Frotó la cabeza de Nemo con la bota. El lobo, estirado cuan largo era junto a sus pies, suspiró de puro placer, pero no se movió.

Capítulo 2

Monsieur Leigh Strachan no apareció en Col du Noir hasta bien entrada la tarde del día siguiente. S.T. estaba un tanto sorprendido ante su tardanza, ya que la esperaba a media mañana como mucho. Había salido a trabajar al patio, como era su costumbre, para aprovechar la luz de esas despejadas tardes de octubre mientras respiraba el aroma a aceite de linaza, estragón, lavanda y polvo que impregnaba sus trapos de pintar y sus manos. Nemo jadeaba suavemente a la sombra; sus solemnes ojos amarillos seguían los cortos pasos hacia delante y hacia atrás que daba su amo para ver el lienzo desde diversas perspectivas. Pero, cuando el lobo levantó la cabeza y miró hacia la entrada del castillo, S.T. dejó el pincel en un cuenco de terracota lleno de aceite, se limpió las manos y se sentó a esperar sobre una piedra calcinada.

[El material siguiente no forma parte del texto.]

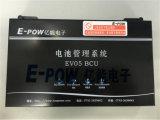 paquete de la batería de litio 93.9kwh para el coche eléctrico puro de la logística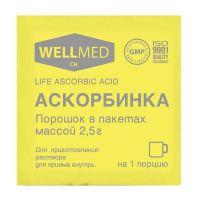 Аскорбинка Life Ascorbic acid пор. 2,5г пак.№1 БАД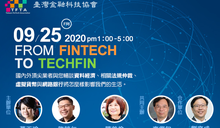 後疫情時代最不能錯過的金融科技論壇!「2020 From Fintech to Techfin」將登場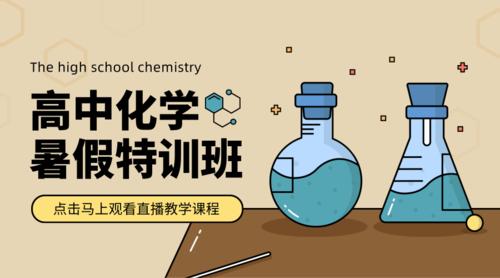 简约扁平高中化学学科直播课课程封面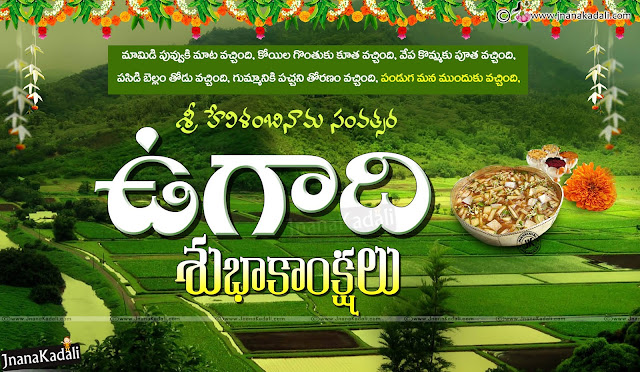 Best Telugu Ugadi Greetings with hd wallpapers, Telugu Ugadi wallpapers, Ugadi Quotes Greetings in Telugu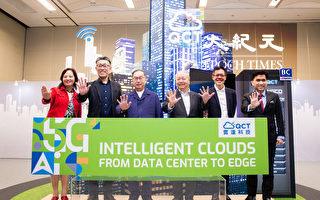 广达林百里:发展新的5G云端发展方案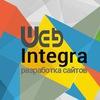 Webintegra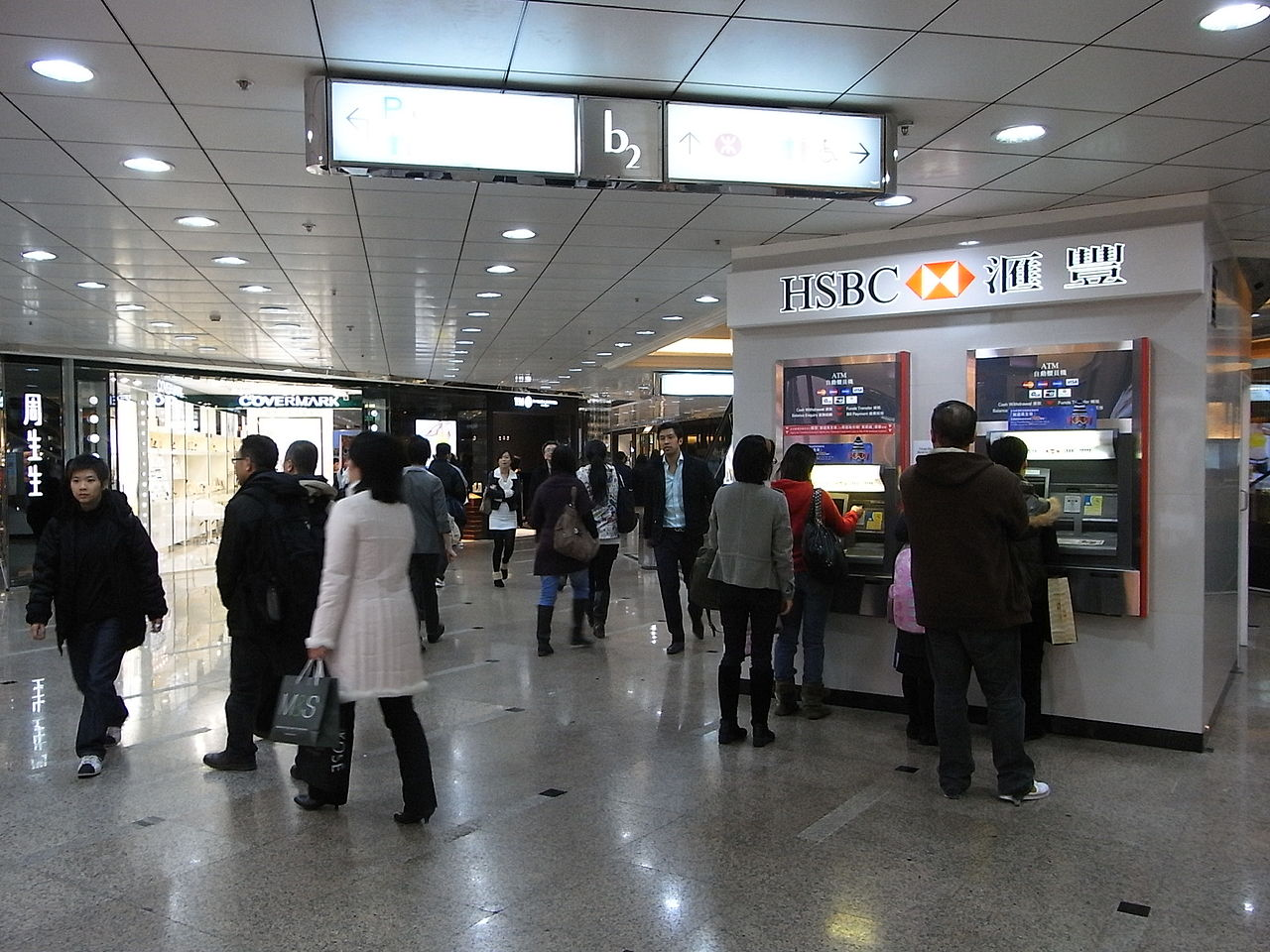 http://upload.wikimedia.org/wikipedia/commons/thumb/7/71/HK_Causeway_Bay_Times_Square_basement_interior_10_HSBC_ATM.JPG/1280px-HK_Causeway_Bay_Times_Square_basement_interior_10_HSBC_ATM.JPG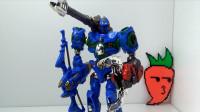 玩点超多! 磁力机器人库洛斯武装篇-萝卜吐槽番外模玩分享老D微星小超人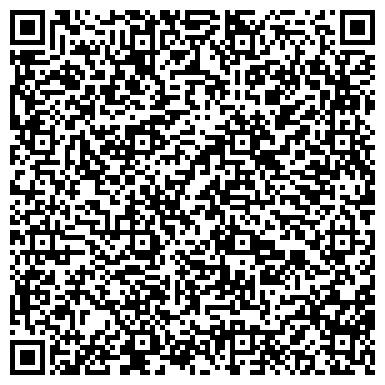 QR-код с контактной информацией организации Delta Press (Дельта пресс), ТОО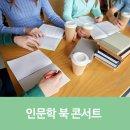 프리드로우 전선욱 웹툰 작가와 함께하는 인문학 북 콘서트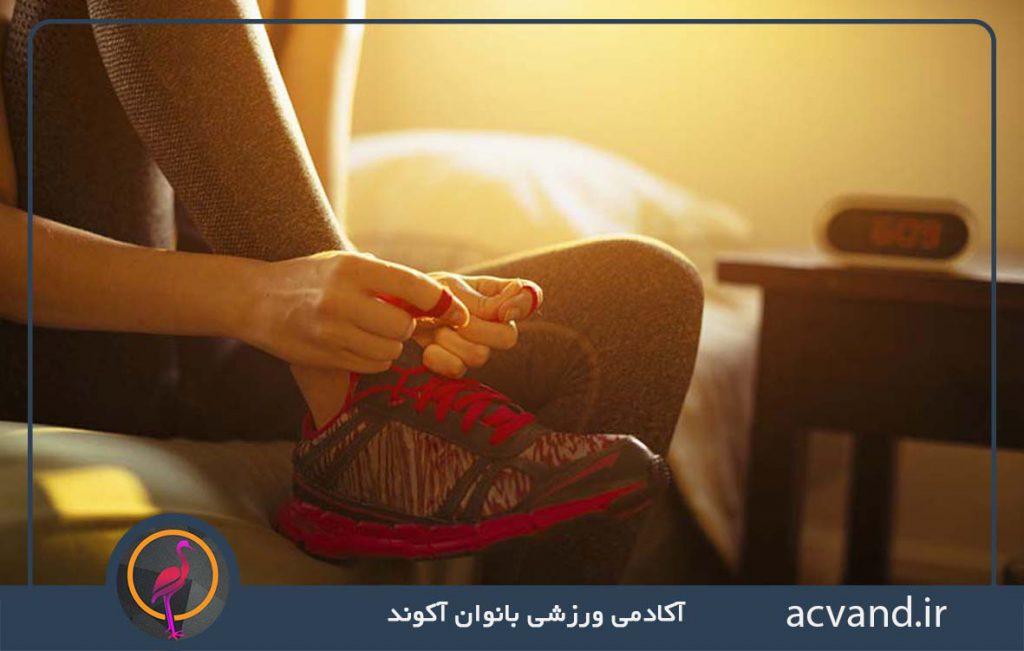 شروع کردن ورزش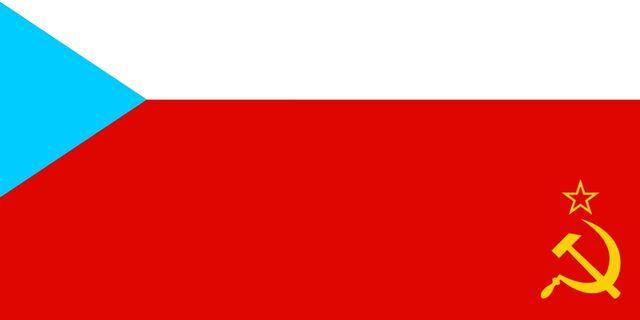 File:CSSRflag.jpg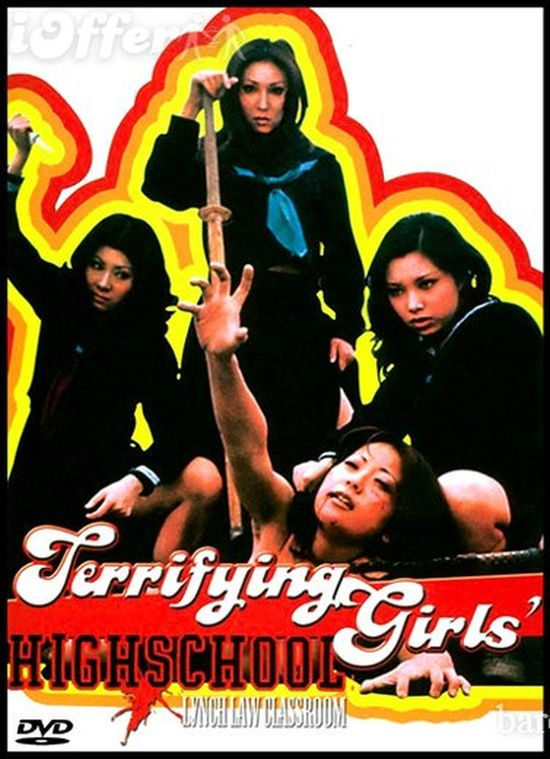 Terrifying Girls High School - Lynch Law Classroom movie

Nemo se puso en pie. Una sola palabra musitada por su dueño bastó para que el lobo no se moviese. Aquel oyó cómo los patos refunfuñaban, sonido que le pareció que provenía de algún lugar a la izquierda, de detrás de la muralla, donde no había más que el precipicio. Volvió la cabeza para percibirlo mejor con su oído bueno, pero al instante se dio cuenta de su error y volvió a mirar hacia las puertas mientras un leve escalofrío de disgusto consigo mismo recorría su cuerpo. Todavía no se había acostumbrado al efecto desorientador que le producía la sordera de un oído. Por más que la mirada alerta de Nemo se dirigiese en la dirección por la que obviamente se aproximaba ella, a S.T. le costó convencer a su cerebro de que su visitante no se estaba acercando por la izquierda cruzando el desfiladero de algún modo inexplicable. Y aún era peor si cerraba los ojos o movía la cabeza con demasiada rapidez, pues entonces todo comenzaba a girar a su alrededor.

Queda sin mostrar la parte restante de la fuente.